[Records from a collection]

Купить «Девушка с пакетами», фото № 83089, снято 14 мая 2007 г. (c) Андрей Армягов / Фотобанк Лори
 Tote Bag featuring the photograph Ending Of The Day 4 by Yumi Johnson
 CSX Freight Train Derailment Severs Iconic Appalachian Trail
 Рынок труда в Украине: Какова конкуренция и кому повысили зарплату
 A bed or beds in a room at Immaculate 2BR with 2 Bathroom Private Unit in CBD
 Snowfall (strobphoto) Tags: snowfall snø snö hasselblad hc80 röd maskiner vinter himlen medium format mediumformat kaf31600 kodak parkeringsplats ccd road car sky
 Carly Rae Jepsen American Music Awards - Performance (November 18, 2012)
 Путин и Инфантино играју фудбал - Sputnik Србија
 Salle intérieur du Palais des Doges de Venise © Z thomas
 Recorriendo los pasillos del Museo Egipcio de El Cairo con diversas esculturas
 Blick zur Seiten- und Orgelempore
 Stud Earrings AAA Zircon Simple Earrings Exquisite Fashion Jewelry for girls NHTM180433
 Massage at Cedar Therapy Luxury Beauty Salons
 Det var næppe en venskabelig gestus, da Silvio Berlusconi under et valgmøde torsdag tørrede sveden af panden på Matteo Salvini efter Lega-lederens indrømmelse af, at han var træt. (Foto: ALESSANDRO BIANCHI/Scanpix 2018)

* Problem details *
Retype only the lines above between the line with "Tote Bag featuring" and the line with "A bed or beds", counting those two lines as well, and keep every character as it is.

* Exercise answer *
 Tote Bag featuring the photograph Ending Of The Day 4 by Yumi Johnson
 CSX Freight Train Derailment Severs Iconic Appalachian Trail
 Рынок труда в Украине: Какова конкуренция и кому повысили зарплату
 A bed or beds in a room at Immaculate 2BR with 2 Bathroom Private Unit in CBD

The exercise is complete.